__Document text__.
The following data is taken from the 2017-18 to 2020-21 seasons and includes teams that appear in the top 35 teams across Europe’s top 5 leagues in xGD/90 for each of the seasons; there are 20 such teams across the 5 big leagues.

The graph provides a few remarkable discoveries. Notably, there are 3 teams that appear to dominate their respective leagues: Paris Saint-Germain in Ligue 1, Manchester City in the Premier League, and Bayern Munich in the Bundesliga. This graph paints these three leagues as dominated by these teams over the past 4 seasons, and highlights their dominance of their respective leagues over this time period, leading those leagues to be characterized as the most “farmer-y” for two reasons: the top xGD/90 teams in these leagues are far from any other teams in the same league, and the xGD for these teams is ridiculously high. For these 3 teams, the statistics predict that they will, on average, win every single game in the season by anywhere from 1 to 1.5 goals, which represents a ridiculous level of dominance in the league. In other words, they are a goal better than every other team (the title contenders, the mid-table teams, and the relegation fodder) in the league, on average. By contrast, the graph makes evident that Serie A has 4 teams that are all within touching distance of each other, and three more teams below them that are both close to the top 4 teams and close to each other, yielding an extremely competitive top 7 that provides for an extremely competitive league near the top, and thus yielding a very balanced and “un-farmer-y” league, agreeing with the point gap analysis from earlier. The point gap analysis also supports the position of the 3 LaLiga teams in this graph: there are two teams that are relatively close to each other, followed by a third team that is not too far from them but is clearly an echelon below them, with a marked drop-off in quality. Part of this may be due to Atletico’s defensive style, but both the point gap and the xGD/90 analysis support this interpretation of LaLiga.

__Provided data__.
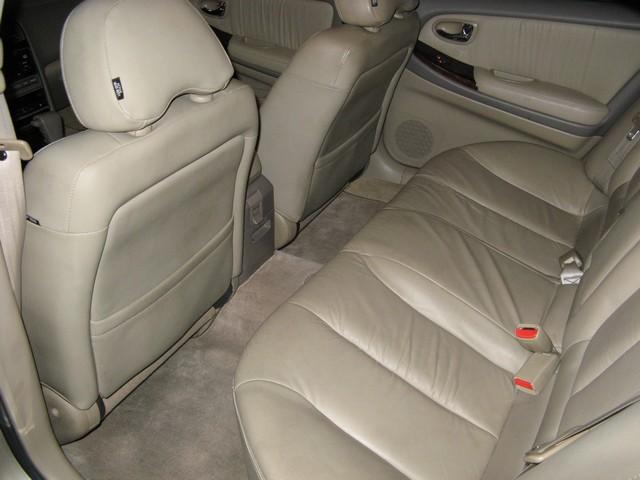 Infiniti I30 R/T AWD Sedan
==
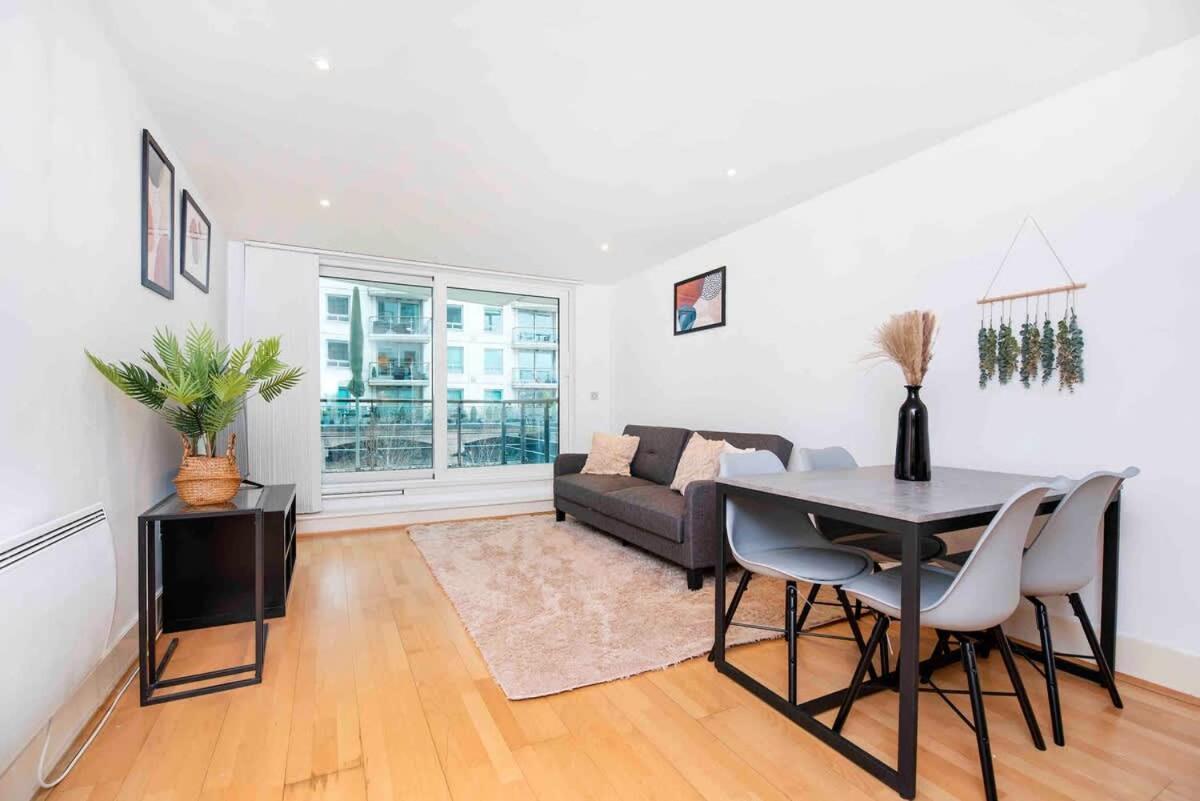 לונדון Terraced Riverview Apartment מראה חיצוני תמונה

__Work instructions__.
1 – Answer these questions from the football analysis text, marking each answer (a), (b), or (c):
(a) Which seasons does the data cover?
(b) How many Serie A teams are described as being within touching distance of each other?
(c) By how many goals do the statistics predict the three dominant teams will win each game, on average?
2 – Please list every league the football analysis text mentions by name.
3 – Write the next part of the football analysis text on xGD/90 across Europe's top five leagues, starting after its final sentence.

__Exercise results__.
1 –
(a) The 2017-18 to 2020-21 seasons.
(b) 4 teams.
(c) Anywhere from 1 to 1.5 goals.

2 – Ligue 1, Premier League, Bundesliga, Serie A, LaLiga

3 –
Now, we are left with the three leagues dominated by giants; this comes as no surprise to anyone who has followed these leagues over the past four seasons. Ligue 1 is very evidently dominated by Paris Saint-Germain, with only one other team within 0.75 xGD/90 of them; this dominance is drastic and shows a real lack of competitiveness and “farmer-y” nature that’s not even shown by the Premier League or the Bundesliga. Meanwhile, the Premier League has Manchester City at the top, Liverpool around 0.5 xGD/90 behind, and a couple other teams yet further behind as the quality in the league drops off even further; this is indicative of exactly what has been observed over the last few seasons: Manchester City have been utterly dominant, Liverpool have pushed them close with consistently top-tier (but not ridiculous) performances to catch City when they slip up, and the other teams essentially compete for a third place trophy. The Bundesliga also paints a similar picture, where Bayern Munich take the place of City and Dortmund the place of Liverpool; however, the gap between Bayern and Dortmund is even larger and Dortmund are not pushing Bayern the same way that Liverpool push City, instead serving a clear “best of the rest role,” above every other team in the league by a reasonable (but not unfathomable) margin, but well behind Bayern, leading to a dominant league that gives a “farmer-y” quality.

One important place to look, furthermore, to get a glimpse of the competitiveness of the league further down, is how many teams were in the top 35 in one season (say 2020-2021) but not in the 3 other seasons. 5 French teams, 3 English teams, 4 Spanish teams, and 3 German teams were in the top 35 European teams by xGD/90 for the top 5 leagues in 2020-21 but were not present in all of the 3 previous seasons. This suggests that the French league is quite interesting and competitive below the top teams (something also noted in the points gap analysis), the Spanish league a bit less so, and the English and German leagues even less so. The Italian league doesn’t appear, likely due to 7 teams in the league (almost half of the league) being in the chart already, which provides ample competitiveness for the top half of the league; by contrast, only 2 French teams, 4 English teams, 3 German teams, and 3 Spanish teams appeared in the chart, suggesting that the gap between the top and the rest in Italy is not as great as it is in any of the other four countries.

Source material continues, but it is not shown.